* **Document text**
— Begin —
Something i noticed is that only the dumb girls that i know read the book. the smart girls understand that she used every trick in the book to appeal to stupid teenage girls, even if she had to resort to making them feel like "someday, you will meet a vampire and you will fall in love with him and make vampire babies"

I've also observed this, so don't just tell the poster to "shut up."

For example, there's this girl who is failing nearly all of her classes and was obsessed with the book, and most "intelligent" girls have realized that it's either bad or a cheap ploy to get them to read, which most people are highly opposed to.

Not saying it's bad, it's a good idea to get girls to read, but it is mostly true that the more dumber girls read it.
 
I've also observed this, so don't just tell the poster to "shut up."

For example, there's this girl who is failing nearly all of her classes and was obsessed with the book, and most "intelligent" girls have realized that it's either bad or a cheap ploy to get them to read, which most people are highly opposed to.

Not saying it's bad, it's a good idea to get girls to read, but it is mostly true that the more dumber girls read it.
Congratulations, you just generalized based on a single example. Let's get a round of applause over here.

Let's also note how you used the word "most". I guess it's not only these so-called 'dumb girls' who read the book after all!

Not like you two are experts on judging someone's intelligence anyway...
DiamondDust said:
Are you a fan of the book or something?
Does it matter?

I know a lot of people who have read this, and/or plenty of other vampire romance novels (which are all basically the same thing with less popularity -- romance as a genre is extremely static and vampire romance even moreso). Knowing what they all do in real life, I'd have to say that your generalization that only "dumb girls" read the book is stupid. While I guess what you said is dumb girls that you know, that makes me wonder how these so-called "smart girls" that you know can "understand that she used every trick in the book to appeal to stupid teenage girls" despite the fact that they haven't read the book (because according to you only the dumb girls that you know read the book).

What I'm not a fan of is having randoms generalize an entire class of book-readers as "dumb" based on their extraordinarily limited experience, especially when those posters appear to me to be a good deal less intelligent than anyone I know who enjoys vampire romance novels by doing things like including obvious logical contradictions in their posts.
 
'dumb ploy' or not, anything that gets more people reading can't be a bad thing
Exactly. Got a friend who never reads and apparently she's completely hooked on the series. Hasn't seen the movie yet.

I read Harry Potter. It gets the same hate. People hate what's popular. But hey, guess what? I read to be entertained, not to culture myself. There are snobs in every field. People hate on mainstream literature, film, music, and games. I only have a finite amount of time for entertainment and I stick with the mainstream stuff for all but my medium of choice.
 
Congratulations, you just generalized based on a single example. Let's get a round of applause over here.

Let's also note how you used the word "most". I guess it's not only these so-called 'dumb girls' who read the book after all!

Not like you two are experts on judging someone's intelligence anyway...

Does it matter?

I know a lot of people who have read this, and/or plenty of other vampire romance novels (which are all basically the same thing with less popularity -- romance as a genre is extremely static and vampire romance even moreso). Knowing what they all do in real life, I'd have to say that your generalization that only "dumb girls" read the book is stupid. While I guess what you said is dumb girls that you know, that makes me wonder how these so-called "smart girls" that you know can "understand that she used every trick in the book to appeal to stupid teenage girls" despite the fact that they haven't read the book (because according to you only the dumb girls that you know read the book).
— End —
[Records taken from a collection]
— Begin —
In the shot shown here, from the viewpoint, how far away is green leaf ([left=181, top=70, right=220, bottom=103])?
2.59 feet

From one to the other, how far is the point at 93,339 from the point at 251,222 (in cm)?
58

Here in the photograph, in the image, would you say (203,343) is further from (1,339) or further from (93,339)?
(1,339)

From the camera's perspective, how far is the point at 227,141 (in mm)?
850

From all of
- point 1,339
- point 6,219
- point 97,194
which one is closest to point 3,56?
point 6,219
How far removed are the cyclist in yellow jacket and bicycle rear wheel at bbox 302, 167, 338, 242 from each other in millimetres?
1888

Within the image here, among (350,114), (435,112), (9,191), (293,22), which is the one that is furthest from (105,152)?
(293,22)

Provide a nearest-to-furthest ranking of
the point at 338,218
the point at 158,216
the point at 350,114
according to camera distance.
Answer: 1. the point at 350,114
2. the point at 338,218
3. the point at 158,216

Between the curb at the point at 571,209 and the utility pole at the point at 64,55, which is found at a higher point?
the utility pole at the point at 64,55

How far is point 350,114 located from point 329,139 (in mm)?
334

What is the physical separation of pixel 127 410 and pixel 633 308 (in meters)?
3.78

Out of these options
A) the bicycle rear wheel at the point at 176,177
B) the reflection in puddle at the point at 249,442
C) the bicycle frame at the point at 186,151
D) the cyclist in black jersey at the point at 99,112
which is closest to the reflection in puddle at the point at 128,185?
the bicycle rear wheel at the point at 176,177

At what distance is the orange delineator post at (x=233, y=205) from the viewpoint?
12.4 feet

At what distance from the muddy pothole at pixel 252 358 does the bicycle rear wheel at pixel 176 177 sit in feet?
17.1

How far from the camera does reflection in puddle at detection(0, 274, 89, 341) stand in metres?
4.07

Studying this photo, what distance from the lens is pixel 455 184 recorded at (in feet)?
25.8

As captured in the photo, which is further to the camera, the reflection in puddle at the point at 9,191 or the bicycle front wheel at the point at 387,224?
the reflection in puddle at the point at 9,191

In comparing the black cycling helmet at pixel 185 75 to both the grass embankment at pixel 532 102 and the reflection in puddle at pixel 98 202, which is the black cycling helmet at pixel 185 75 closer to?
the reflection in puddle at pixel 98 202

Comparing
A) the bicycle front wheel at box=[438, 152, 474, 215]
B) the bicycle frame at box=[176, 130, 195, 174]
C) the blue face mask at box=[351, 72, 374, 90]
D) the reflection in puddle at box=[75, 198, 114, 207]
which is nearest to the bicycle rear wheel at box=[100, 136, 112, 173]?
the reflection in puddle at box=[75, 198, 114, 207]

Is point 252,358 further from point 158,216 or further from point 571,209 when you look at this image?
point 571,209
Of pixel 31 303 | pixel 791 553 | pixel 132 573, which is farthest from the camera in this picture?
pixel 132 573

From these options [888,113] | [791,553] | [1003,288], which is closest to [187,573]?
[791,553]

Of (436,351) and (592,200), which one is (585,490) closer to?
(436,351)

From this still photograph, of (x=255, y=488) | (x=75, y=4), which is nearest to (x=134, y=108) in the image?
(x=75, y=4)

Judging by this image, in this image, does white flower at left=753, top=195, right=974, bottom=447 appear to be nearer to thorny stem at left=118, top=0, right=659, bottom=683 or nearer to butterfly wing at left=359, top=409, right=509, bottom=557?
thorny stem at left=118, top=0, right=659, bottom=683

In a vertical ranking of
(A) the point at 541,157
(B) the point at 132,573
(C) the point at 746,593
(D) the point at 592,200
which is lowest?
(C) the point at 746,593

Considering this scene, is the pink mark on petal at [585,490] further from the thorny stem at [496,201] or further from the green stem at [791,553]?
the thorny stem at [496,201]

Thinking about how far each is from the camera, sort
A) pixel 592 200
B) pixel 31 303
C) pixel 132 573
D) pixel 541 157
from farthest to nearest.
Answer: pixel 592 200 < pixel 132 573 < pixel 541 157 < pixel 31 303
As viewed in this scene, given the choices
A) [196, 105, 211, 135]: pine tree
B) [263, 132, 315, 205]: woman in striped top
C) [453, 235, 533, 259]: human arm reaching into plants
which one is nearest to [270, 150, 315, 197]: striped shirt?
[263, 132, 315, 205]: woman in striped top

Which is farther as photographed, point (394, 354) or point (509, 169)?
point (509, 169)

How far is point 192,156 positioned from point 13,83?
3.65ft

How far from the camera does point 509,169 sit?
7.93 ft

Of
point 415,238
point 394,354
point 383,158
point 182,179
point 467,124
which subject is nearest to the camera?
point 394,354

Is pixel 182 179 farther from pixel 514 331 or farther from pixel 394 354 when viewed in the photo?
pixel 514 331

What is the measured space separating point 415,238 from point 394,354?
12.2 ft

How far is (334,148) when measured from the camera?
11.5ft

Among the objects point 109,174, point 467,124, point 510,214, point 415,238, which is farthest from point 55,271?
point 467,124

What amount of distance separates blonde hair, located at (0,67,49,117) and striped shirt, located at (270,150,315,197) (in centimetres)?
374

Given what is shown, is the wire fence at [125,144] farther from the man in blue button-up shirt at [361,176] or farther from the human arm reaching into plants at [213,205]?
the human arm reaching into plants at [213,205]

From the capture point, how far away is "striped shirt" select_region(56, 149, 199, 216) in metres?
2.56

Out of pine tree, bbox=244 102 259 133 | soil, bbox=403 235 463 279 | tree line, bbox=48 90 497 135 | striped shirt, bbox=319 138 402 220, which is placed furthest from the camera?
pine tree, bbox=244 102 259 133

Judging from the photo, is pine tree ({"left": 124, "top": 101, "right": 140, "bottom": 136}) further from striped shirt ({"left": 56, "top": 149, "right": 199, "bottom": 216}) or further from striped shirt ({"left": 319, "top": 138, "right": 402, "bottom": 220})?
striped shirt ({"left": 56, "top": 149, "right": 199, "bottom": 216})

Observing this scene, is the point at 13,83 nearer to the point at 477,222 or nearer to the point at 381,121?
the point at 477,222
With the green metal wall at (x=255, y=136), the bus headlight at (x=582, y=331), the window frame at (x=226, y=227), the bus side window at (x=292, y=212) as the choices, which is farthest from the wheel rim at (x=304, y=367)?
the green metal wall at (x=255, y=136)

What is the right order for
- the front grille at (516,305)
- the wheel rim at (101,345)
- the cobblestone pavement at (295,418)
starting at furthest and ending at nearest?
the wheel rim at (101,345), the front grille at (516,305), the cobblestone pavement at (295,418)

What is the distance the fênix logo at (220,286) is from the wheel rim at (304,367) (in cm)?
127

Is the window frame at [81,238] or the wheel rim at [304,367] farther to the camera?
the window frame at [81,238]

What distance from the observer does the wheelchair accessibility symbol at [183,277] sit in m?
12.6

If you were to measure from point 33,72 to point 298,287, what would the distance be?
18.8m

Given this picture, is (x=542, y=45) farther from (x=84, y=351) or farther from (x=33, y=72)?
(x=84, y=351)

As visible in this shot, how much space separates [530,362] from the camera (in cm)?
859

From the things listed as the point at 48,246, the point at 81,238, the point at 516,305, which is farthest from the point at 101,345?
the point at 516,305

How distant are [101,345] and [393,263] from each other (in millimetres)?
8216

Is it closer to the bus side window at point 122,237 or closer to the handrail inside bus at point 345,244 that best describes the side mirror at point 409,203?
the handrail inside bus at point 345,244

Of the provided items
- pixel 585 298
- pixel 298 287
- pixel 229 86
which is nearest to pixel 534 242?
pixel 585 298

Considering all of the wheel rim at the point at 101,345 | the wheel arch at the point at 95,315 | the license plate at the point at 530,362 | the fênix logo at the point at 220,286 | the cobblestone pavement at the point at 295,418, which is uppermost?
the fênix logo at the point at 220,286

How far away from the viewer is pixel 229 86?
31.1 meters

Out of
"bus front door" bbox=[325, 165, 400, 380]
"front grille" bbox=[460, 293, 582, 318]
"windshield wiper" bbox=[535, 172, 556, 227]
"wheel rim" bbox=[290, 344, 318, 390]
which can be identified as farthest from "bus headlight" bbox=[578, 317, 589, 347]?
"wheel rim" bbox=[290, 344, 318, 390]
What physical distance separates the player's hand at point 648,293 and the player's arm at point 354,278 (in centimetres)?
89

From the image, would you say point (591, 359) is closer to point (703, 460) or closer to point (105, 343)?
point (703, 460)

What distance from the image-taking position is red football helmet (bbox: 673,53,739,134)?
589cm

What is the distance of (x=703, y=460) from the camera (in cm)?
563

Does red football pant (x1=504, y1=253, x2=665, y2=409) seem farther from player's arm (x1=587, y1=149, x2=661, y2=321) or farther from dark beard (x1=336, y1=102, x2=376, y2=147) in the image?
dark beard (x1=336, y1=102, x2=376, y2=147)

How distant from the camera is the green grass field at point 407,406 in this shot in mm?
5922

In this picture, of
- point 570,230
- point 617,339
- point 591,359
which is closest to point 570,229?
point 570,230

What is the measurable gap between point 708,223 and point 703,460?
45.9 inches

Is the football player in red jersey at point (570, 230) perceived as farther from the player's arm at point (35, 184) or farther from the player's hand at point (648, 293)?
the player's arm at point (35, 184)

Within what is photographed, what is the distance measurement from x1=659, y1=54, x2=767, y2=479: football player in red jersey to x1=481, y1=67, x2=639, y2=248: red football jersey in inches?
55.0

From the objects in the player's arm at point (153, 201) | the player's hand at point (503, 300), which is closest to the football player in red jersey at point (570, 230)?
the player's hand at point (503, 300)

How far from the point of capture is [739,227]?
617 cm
— End —
* **Goals**
1 – According to the forum thread, which kinds of mainstream entertainment do people hate on?
2 – In the forum thread, which book does one poster say gets the same hate?
3 – Extend the forum thread past its last sentence.
Nothing here depends on the listing.

* **Answers to each task**
1 – Literature, film, music, and games.

2 – Harry Potter.

3 –
What I'm not a fan of is having randoms generalize an entire class of book-readers as "dumb" based on their extraordinarily limited experience, especially when those posters appear to me to be a good deal less intelligent than anyone I know who enjoys vampire romance novels by doing things like including obvious logical contradictions in their posts.
I'm not saying that ONLY dumb girls read the book, i'm saying that the audience stephanie is attracting is of lesser intelligence the majority of the time, and all of the hype is built up off of those lesser intelligent people reading the books over and over like it's a lifestyle. thats the reason why there is such a big bar between people who like it and people think it's trash.
I'm in the middle. I myself think that the book is OK, but that stephanie got her fame through a cheap shot and accelerated much quicker than all of the other good writers' novels.
 
Are you a fan of the book or something?
"Both Rowling and Meyer, they're speaking directly to young people... The real difference is that Jo Rowling is a terrific writer and Stephenie Meyer can't write worth a darn. She's not very good."
I trust that king has the right opinion that all she's doing is appealing to the lesser intelligent audience, but writing bad while doing it.

And like I said before, Stephen King is by no means the fucking authority on American literature. Stop pushing his opinion as if he were Alexander Woollcott.

I'm not saying that ONLY dumb girls read the book, i'm saying blah blah blah

Save some face and give it up.
 
God forbid someone writes a book that isn't meant to be analyzed in 10 different ways or portrays reality

I mean it is like making a videogame for entertainment! You mean they're not using video games as education? What a fucking waste.

Speaking of which one of the professors at my University wrote this review on it
http://freakonomics.blogs.nytimes.com/2009/01/14/twilight/
I'm sure a lot of other intellectuals have enjoyed the book despite it being so terrible.

Particularly, it doesn't matter if the writing was horrible, nor does it matter if it was reality. The point is this - it does it job well as an entertaining read. It gets people hooked. That's what it aimed to do and the Author did the job well. I dont think Author wrote this so it can be literature, the author just wanted to tell some story.
 
Eh, yes, I'm a bit on the wrong side for calling king greater authority over her.
I'm being too harsh on the book, and i'm exaggerating that only stupid people read it, and i'm sorry, but my point still stands that there are better vampire books and that twilight is taking somewhat of a cheapshot by appealing to people with lesser intelligence. not to say that smart people don't read the book too.
 
Why is it completely unshocking to me that KH was the OP for this?


Anyways, I really do intend on skipping this one. The way it has been described to me by everyone I know that has seen it is basically playing to the masses of teen girls fantasys with a vampire theme- which is an easy theme to make sexy or appealing to many, many people.

For things Vampire related I'll stick to Underworld thanks, even if the new one doesn't have Kate Beckinsale in it.
 
....I liked the story...sorta. Its just that all the endings are too happy, like in the third book, the whole book was leading you up to something big, like a big fight, but meyer just let it fizzle out. disapointing :toast:
 
My mom, who is a very intelligent woman, loves Twilight. Then again, my mother, for all her genius, reads some really trashy novels.

When reading a book I am quick to evaluate; often the quality of the prose is indicative of the quality of the writer (and prose I enjoy reading more so than story). Twilight's prose style is bland--the kind of quality you'd expect from a typical creative writing major, not an author of any distinction.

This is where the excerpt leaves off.